» TO DO:
Both the line below containing "common name: raccoon" and the line containing "common name: blue wildebeest", along with every line between them, should be repeated exactly; no other line belongs in the answer.

» RECORDS FOR THIS TASK:
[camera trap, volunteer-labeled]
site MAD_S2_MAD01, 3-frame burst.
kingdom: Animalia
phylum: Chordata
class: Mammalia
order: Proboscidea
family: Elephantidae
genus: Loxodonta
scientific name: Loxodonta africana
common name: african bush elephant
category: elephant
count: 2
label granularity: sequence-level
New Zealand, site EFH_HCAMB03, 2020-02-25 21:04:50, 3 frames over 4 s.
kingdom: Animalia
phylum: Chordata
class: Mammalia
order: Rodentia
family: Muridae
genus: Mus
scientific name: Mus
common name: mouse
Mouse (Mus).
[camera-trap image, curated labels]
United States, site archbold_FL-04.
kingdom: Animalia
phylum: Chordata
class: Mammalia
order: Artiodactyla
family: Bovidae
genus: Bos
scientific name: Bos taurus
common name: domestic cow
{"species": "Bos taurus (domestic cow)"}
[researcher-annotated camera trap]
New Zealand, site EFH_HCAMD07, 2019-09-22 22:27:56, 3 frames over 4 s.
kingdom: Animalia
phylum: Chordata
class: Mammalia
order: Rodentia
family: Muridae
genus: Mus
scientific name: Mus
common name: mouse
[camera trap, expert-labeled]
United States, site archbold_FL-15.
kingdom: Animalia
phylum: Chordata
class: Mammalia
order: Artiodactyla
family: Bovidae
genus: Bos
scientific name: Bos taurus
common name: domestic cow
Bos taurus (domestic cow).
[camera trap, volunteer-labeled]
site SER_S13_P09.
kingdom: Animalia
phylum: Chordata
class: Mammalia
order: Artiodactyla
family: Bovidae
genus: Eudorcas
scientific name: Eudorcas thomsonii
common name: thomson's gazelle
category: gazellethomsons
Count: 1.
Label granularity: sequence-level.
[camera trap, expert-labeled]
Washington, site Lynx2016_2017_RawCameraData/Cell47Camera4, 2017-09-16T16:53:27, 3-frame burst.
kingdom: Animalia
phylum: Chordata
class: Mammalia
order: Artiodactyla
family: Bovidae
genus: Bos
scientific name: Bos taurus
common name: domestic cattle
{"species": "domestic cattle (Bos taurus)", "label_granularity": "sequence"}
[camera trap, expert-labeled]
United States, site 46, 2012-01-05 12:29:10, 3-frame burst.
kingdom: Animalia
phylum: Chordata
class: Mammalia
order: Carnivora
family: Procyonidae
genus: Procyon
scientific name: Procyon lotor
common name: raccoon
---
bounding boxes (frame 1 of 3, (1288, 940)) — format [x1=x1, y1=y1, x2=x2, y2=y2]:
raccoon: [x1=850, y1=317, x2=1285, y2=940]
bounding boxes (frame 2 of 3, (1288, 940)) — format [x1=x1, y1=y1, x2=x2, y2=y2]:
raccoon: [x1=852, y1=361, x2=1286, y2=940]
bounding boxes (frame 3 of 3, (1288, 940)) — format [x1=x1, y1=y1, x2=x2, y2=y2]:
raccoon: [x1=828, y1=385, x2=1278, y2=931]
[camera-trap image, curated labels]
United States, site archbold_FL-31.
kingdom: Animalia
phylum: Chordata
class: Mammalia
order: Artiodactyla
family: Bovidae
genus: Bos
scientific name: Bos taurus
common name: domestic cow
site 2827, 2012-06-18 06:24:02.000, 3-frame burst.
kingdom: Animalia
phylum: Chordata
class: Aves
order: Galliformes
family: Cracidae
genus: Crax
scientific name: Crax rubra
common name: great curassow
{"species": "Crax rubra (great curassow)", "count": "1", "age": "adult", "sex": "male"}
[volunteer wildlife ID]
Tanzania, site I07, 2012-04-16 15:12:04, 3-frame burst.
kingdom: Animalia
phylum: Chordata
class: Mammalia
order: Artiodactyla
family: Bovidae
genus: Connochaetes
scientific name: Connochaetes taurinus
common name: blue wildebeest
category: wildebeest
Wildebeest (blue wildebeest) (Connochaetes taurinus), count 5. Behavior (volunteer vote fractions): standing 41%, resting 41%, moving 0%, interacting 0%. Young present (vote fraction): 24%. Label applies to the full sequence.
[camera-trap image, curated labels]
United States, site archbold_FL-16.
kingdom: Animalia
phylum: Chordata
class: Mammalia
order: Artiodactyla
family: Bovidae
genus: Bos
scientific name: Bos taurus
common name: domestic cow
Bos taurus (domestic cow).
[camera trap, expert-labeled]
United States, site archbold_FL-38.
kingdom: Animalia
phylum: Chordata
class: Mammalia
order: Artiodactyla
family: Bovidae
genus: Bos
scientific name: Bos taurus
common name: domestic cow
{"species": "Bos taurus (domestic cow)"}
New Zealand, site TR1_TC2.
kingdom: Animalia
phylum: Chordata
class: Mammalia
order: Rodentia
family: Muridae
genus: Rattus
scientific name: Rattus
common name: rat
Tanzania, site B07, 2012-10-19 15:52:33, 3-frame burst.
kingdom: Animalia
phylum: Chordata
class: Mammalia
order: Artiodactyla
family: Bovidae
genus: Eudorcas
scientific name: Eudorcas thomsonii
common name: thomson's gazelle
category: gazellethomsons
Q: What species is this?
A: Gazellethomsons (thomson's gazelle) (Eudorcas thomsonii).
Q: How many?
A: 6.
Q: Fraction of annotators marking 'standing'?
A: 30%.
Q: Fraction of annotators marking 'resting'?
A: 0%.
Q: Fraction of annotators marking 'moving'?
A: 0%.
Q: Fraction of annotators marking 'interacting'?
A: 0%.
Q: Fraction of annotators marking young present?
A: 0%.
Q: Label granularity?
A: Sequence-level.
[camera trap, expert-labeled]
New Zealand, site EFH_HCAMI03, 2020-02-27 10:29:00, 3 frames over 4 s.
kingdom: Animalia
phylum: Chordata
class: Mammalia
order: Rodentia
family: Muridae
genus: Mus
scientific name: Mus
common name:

» SOLUTION TO THE PROBLEM:
common name: raccoon
---
bounding boxes (frame 1 of 3, (1288, 940)) — format [x1=x1, y1=y1, x2=x2, y2=y2]:
raccoon: [x1=850, y1=317, x2=1285, y2=940]
bounding boxes (frame 2 of 3, (1288, 940)) — format [x1=x1, y1=y1, x2=x2, y2=y2]:
raccoon: [x1=852, y1=361, x2=1286, y2=940]
bounding boxes (frame 3 of 3, (1288, 940)) — format [x1=x1, y1=y1, x2=x2, y2=y2]:
raccoon: [x1=828, y1=385, x2=1278, y2=931]
[camera-trap image, curated labels]
United States, site archbold_FL-31.
kingdom: Animalia
phylum: Chordata
class: Mammalia
order: Artiodactyla
family: Bovidae
genus: Bos
scientific name: Bos taurus
common name: domestic cow
site 2827, 2012-06-18 06:24:02.000, 3-frame burst.
kingdom: Animalia
phylum: Chordata
class: Aves
order: Galliformes
family: Cracidae
genus: Crax
scientific name: Crax rubra
common name: great curassow
{"species": "Crax rubra (great curassow)", "count": "1", "age": "adult", "sex": "male"}
[volunteer wildlife ID]
Tanzania, site I07, 2012-04-16 15:12:04, 3-frame burst.
kingdom: Animalia
phylum: Chordata
class: Mammalia
order: Artiodactyla
family: Bovidae
genus: Connochaetes
scientific name: Connochaetes taurinus
common name: blue wildebeest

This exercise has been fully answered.